The Truth: Real Stories and the Risk of Losing a Free Press in America
by Bob Gabordi

"The first amendment doesn’t belong to the press; it belongs to all Americans. Lose it and we lose what America stands for around the world: hope and freedom."

In this autobiographical manifesto, Gabordi details his personal stories as a journalist, starting with his long uphill battle in forging a career, followed by how the industry adjusted during the evolution from print to digital media consumption, all while emphasizing the value of the First Amendment and the imperativeness of a free press for all Americans. Gabordi approaches how the news has recently become widely regarded as an ethos of dishonesty, and how journalists are now modern scapegoats for society's issues. In response to those that blame the media as a whole, he presents the inner workings of newspapers through the lens of his forty-one years as a working journalist and, later, executive editor for local presses. His mission is to reveal the compassion and truth-seeking qualities that journalists should embody on the whole. It is especially important to recognize this now, Gabordi states, within the current political climate. He shares how journalists must aspire to delineate the facts and let the truth speak for itself. Otherwise, it will stand in danger of losing its credibility.

Gabordi's writing style and accessible voice display a balanced blend of academic and conversational jargon. Interspersed throughout his highlighted cases, he exhibits copies of the articles that resulted from his exhaustive research.
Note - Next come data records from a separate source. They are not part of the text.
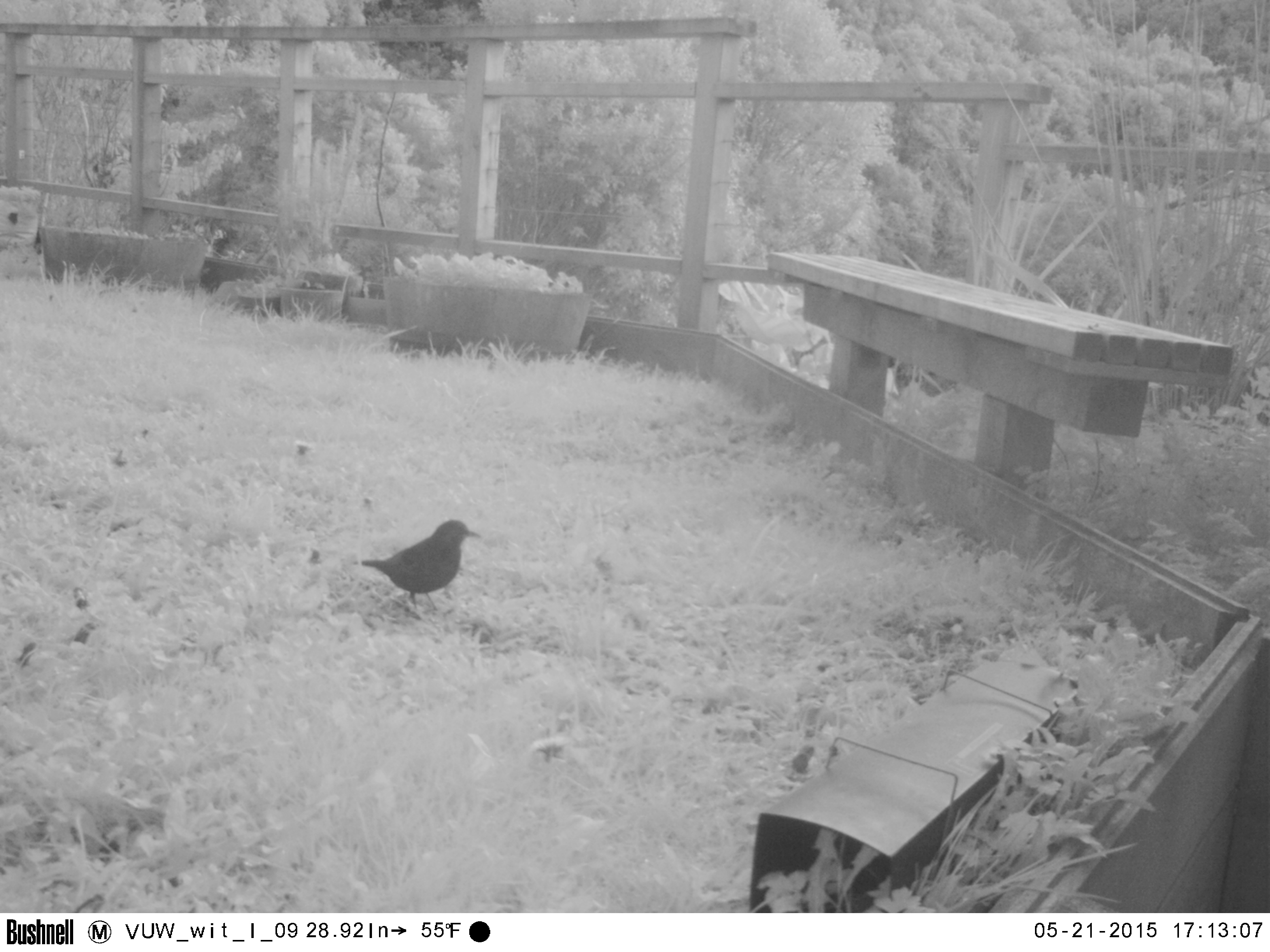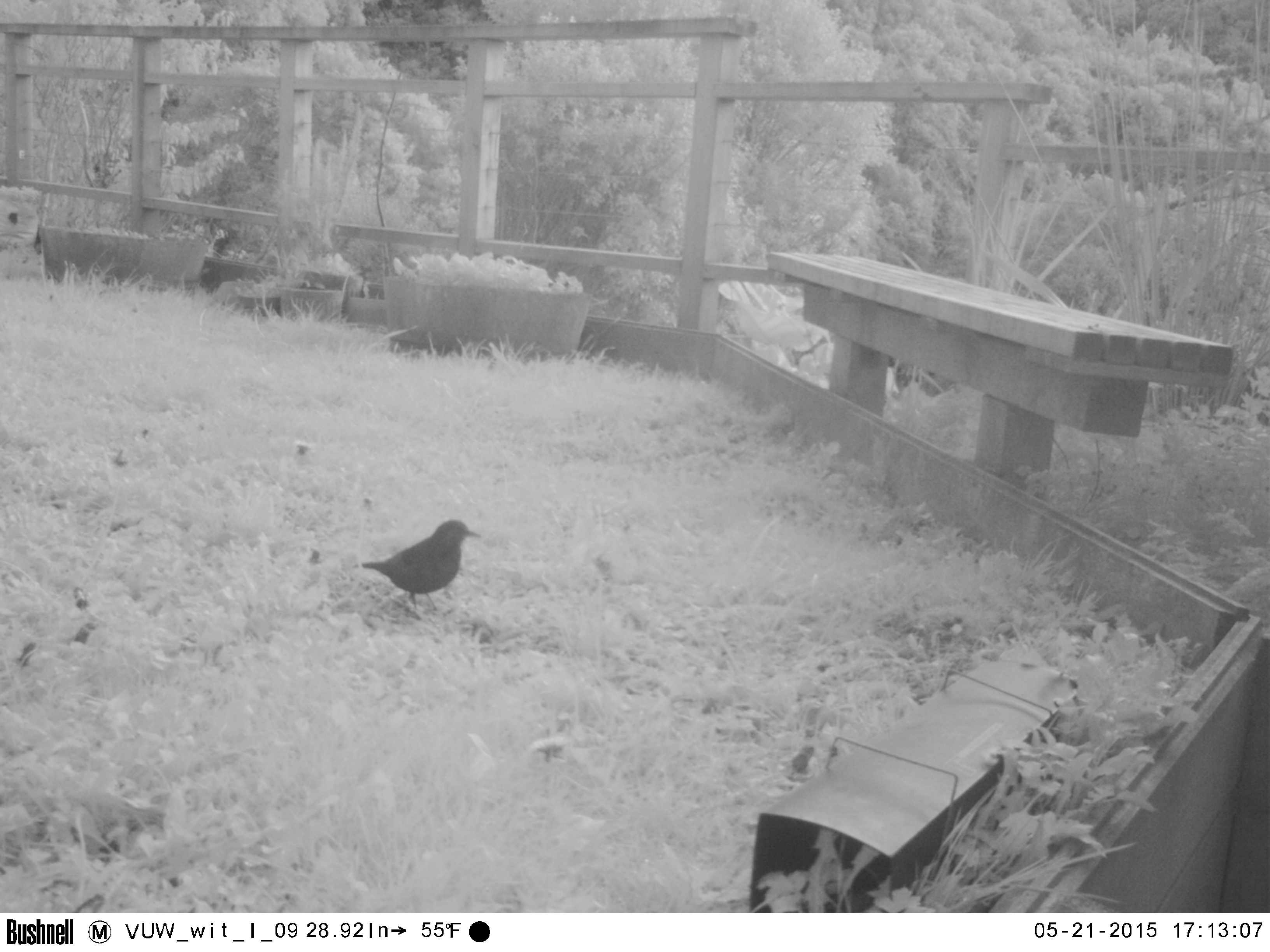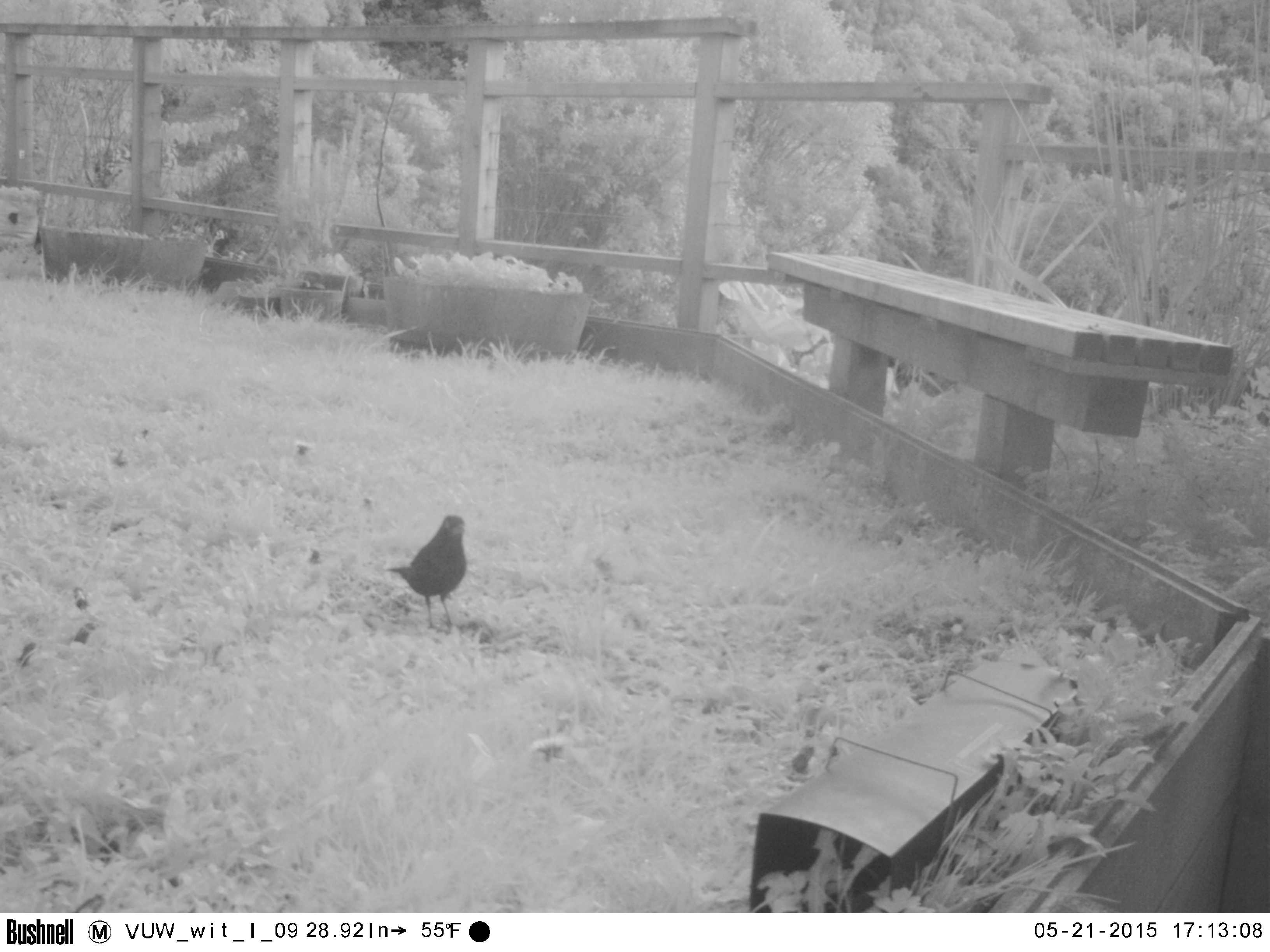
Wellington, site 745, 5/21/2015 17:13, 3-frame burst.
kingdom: Animalia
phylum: Chordata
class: Aves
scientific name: Aves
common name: bird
Bird (Aves).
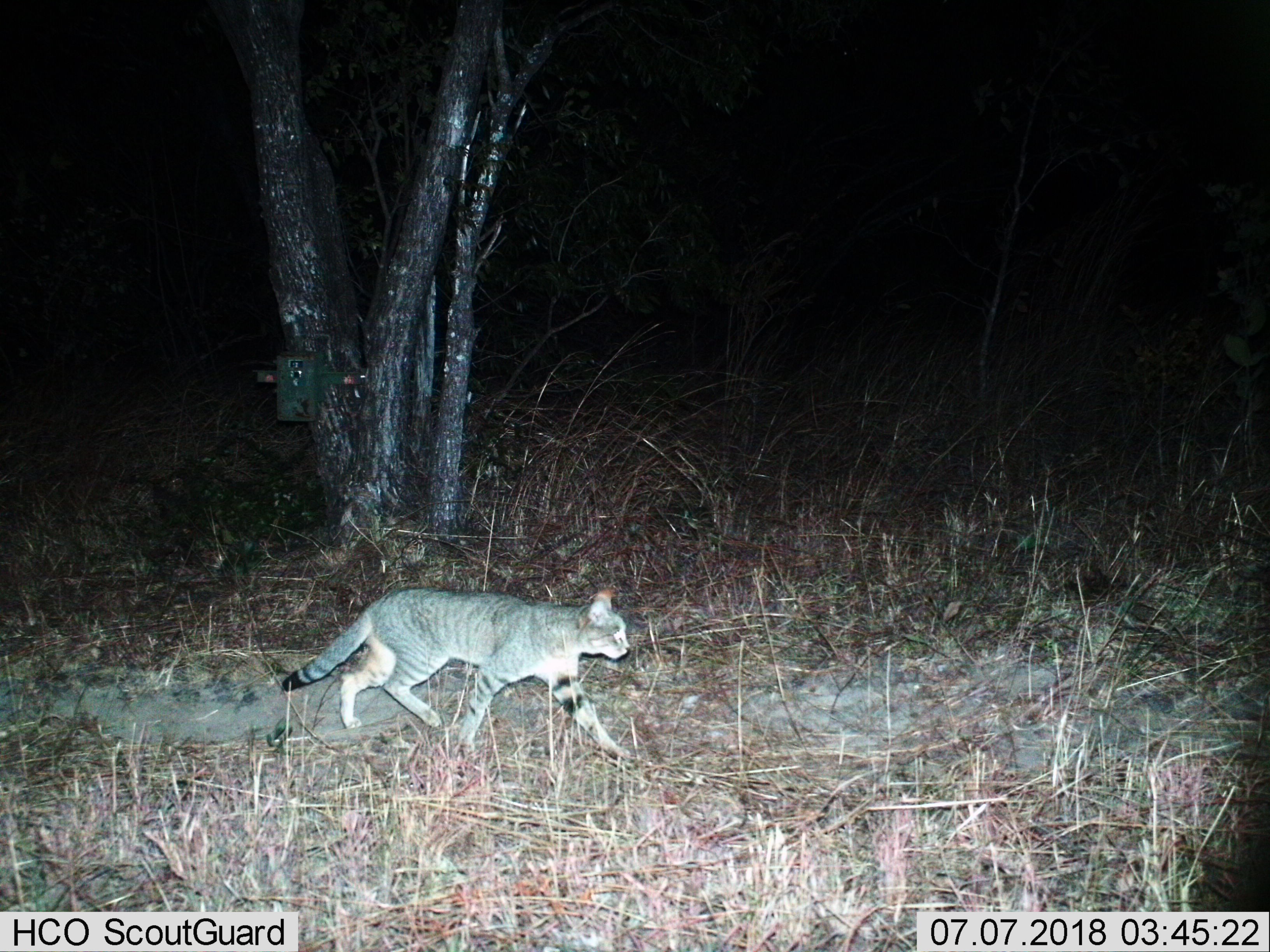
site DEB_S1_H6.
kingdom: Animalia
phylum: Chordata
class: Mammalia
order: Carnivora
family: Felidae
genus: Felis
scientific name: Felis lybica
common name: african wild cat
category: africanwildcat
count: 1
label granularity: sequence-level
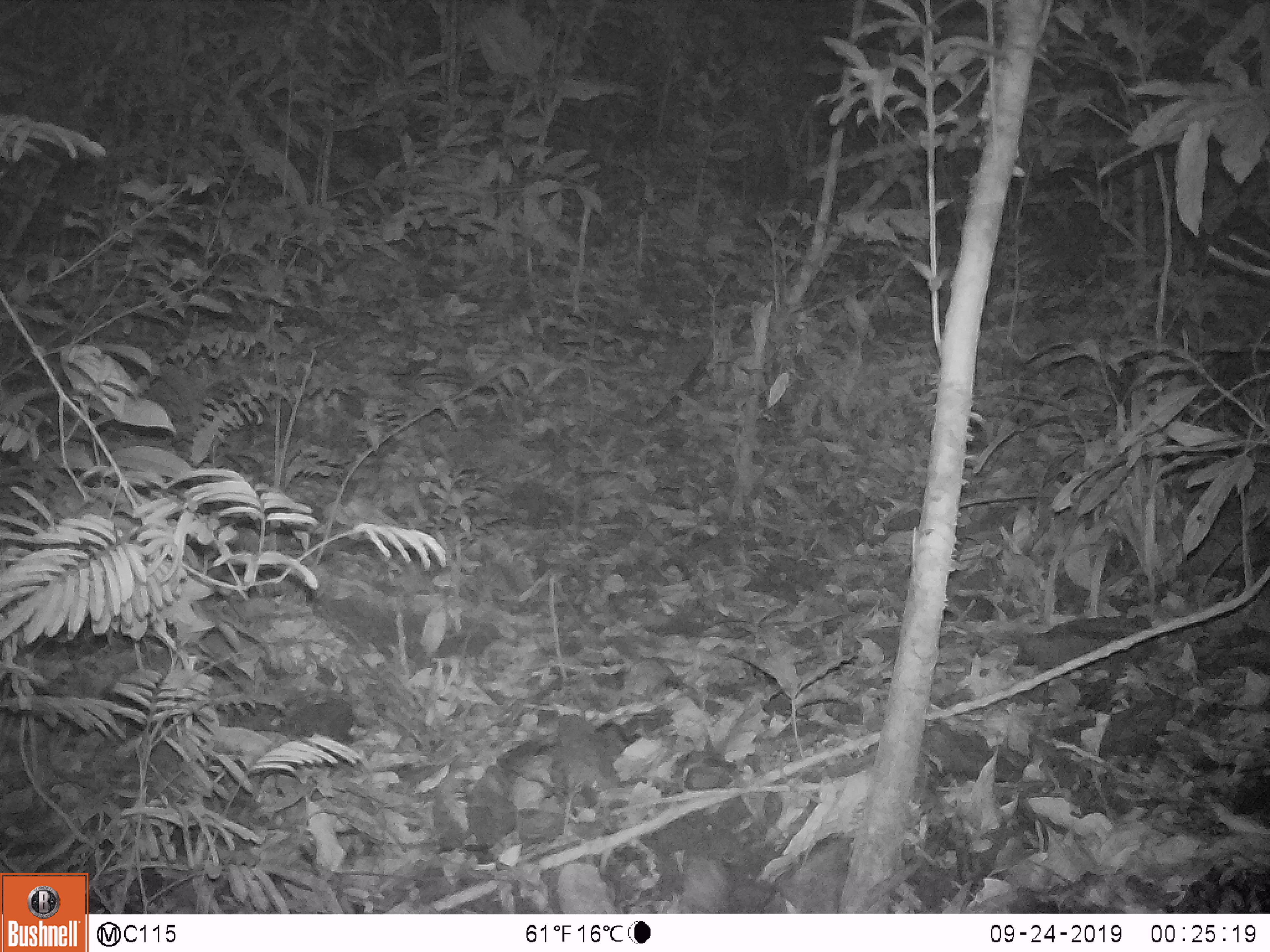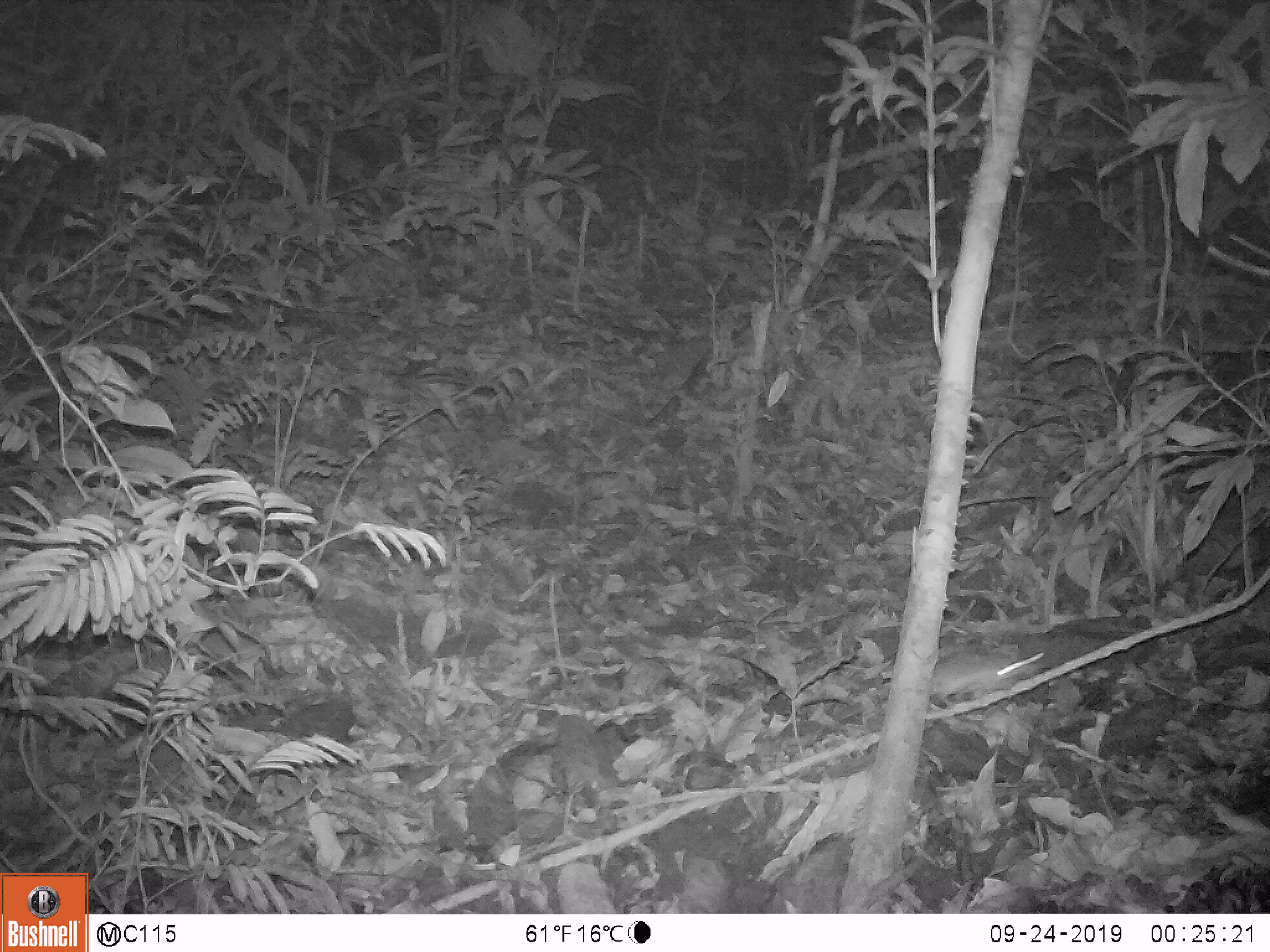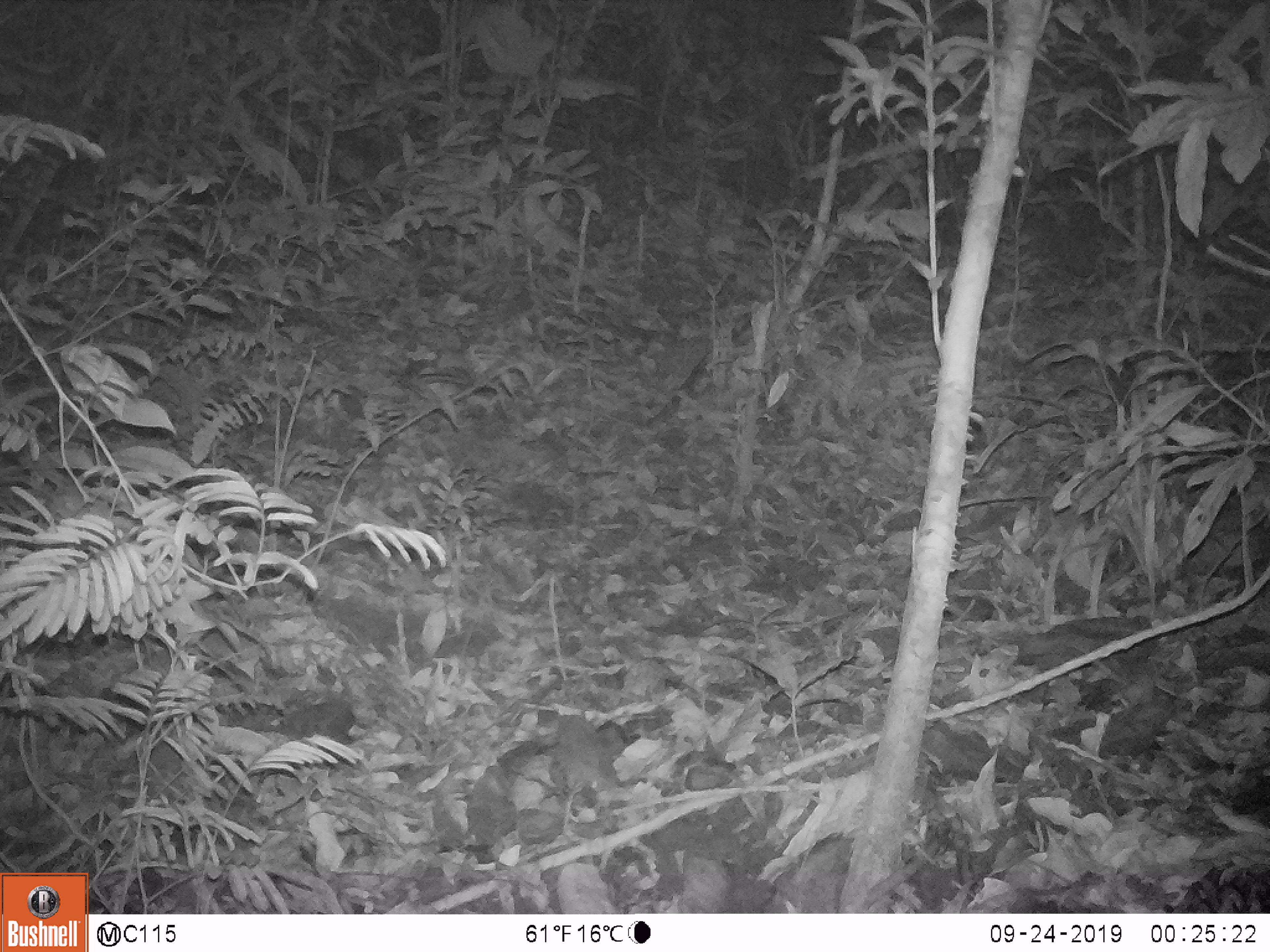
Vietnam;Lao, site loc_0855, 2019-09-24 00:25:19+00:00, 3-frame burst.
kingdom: Animalia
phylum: Chordata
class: Mammalia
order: Rodentia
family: Muridae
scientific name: Muridae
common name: old-world mice and rats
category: unidentified murid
Unidentified murid (old-world mice and rats) (Muridae). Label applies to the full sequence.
A passionate duty to reveal the truth and incite justice is carried throughout, always with the aim to assist the community through his words and tenacious investigation. While evoking humor and hope, Gabordi's humanizing approach presents the reality of journalists as literary servants and truth seekers. Gabordi holds nothing back from his readers, touching on everything from the hardships he's undergone as a public figure, to his devotion to his family, and even his medical history. And in each and every step of the way, he reminds readers what the First Amendment stands for: freedom of speech and a voice for the voiceless. He claims that words are more powerful than people realize, and the risk of negating this freedom is an issue that concerns every citizen. Now, more than ever, he emphasizes, the populace cannot afford to let anyone, no matter how powerful they may be, discredit it.

This brave autobiography is more than a testament to the power of free speech and the disastrous effects that losing this right would thrust on America. It is an honest and inspirational expression of Gabordi's life's work and passion. This collection is not only geared toward those with an interest in journalism, criminal justice, or readers who believe in and support a free press. It is a message to the average American. When one is told to disregard a person or industry simply because of what they have to say, states Gabordi, this cannot be taken at face value. In this daring collection, he continually stresses that if the nation were to lose a free press, it would lose the voice of the people. The author has done an incredible job of addressing an important American freedom that has seen a great deal of scrutiny in the twenty-first century.